Records from a data collection

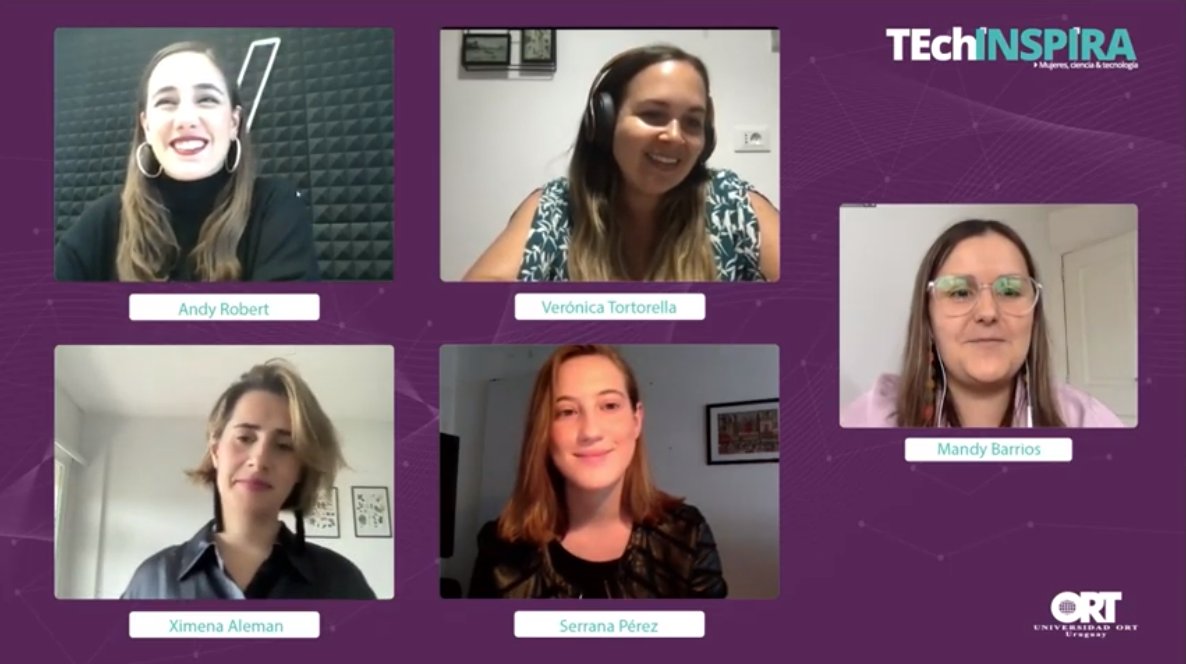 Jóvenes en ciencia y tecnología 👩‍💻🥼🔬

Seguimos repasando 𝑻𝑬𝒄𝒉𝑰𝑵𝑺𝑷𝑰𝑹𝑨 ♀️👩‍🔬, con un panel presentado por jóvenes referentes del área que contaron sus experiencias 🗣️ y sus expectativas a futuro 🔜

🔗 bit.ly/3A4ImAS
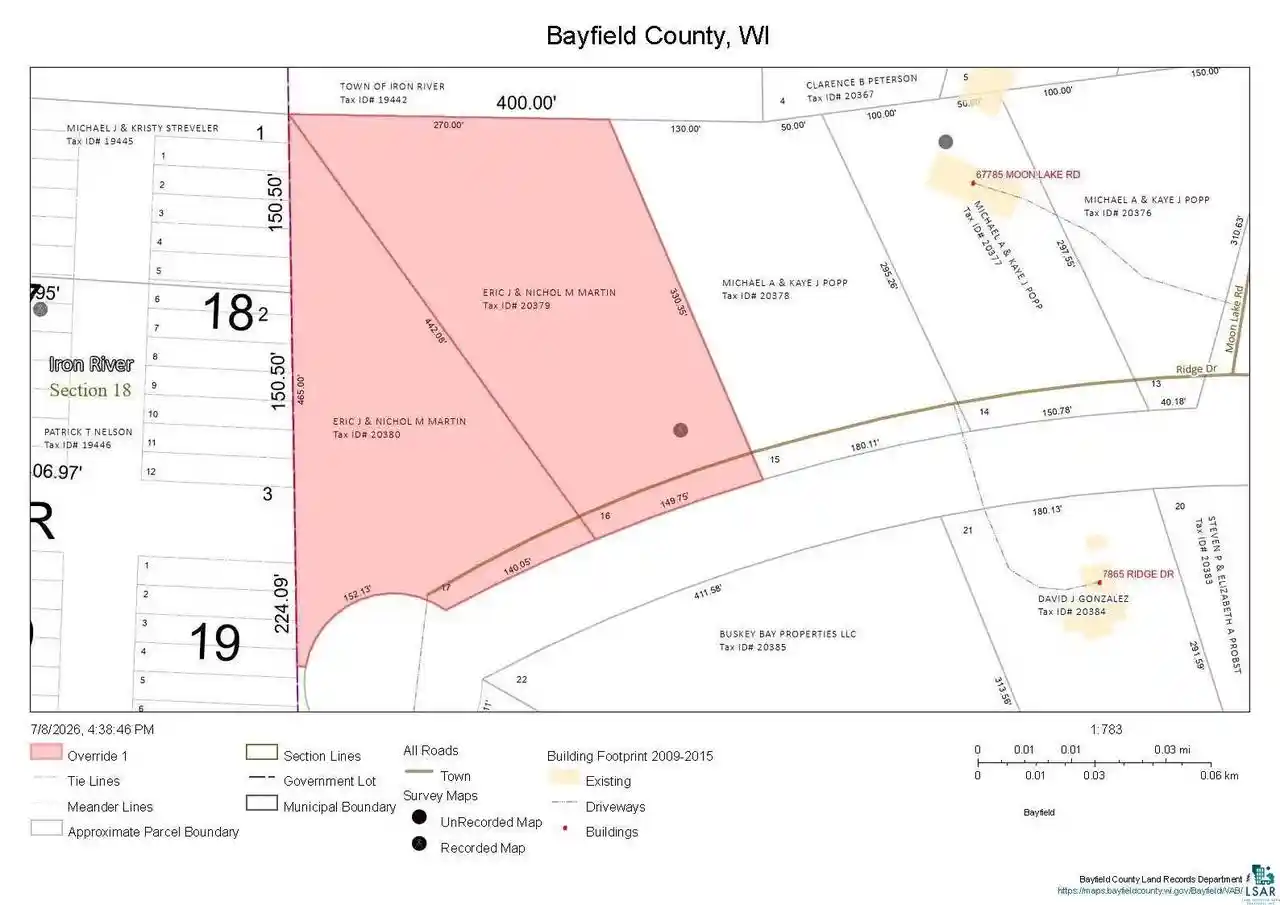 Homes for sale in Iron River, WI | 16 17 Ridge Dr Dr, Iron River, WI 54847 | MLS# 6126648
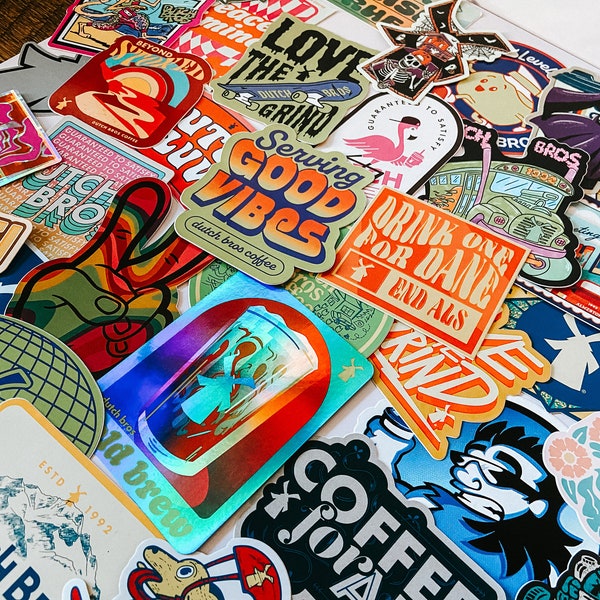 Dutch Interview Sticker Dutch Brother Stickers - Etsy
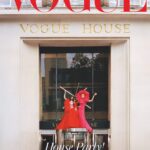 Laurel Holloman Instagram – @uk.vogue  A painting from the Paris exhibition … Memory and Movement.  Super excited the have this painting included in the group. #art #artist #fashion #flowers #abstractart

Exercise —
All lines between the one that contains "Dutch Interview Sticker" and the end of the records above, both included, are to be returned exactly as they stand, except for pictures, which are omitted.

Your response —
 Dutch Interview Sticker Dutch Brother Stickers - Etsy
 Laurel Holloman Instagram – @uk.vogue  A painting from the Paris exhibition … Memory and Movement.  Super excited the have this painting included in the group. #art #artist #fashion #flowers #abstractart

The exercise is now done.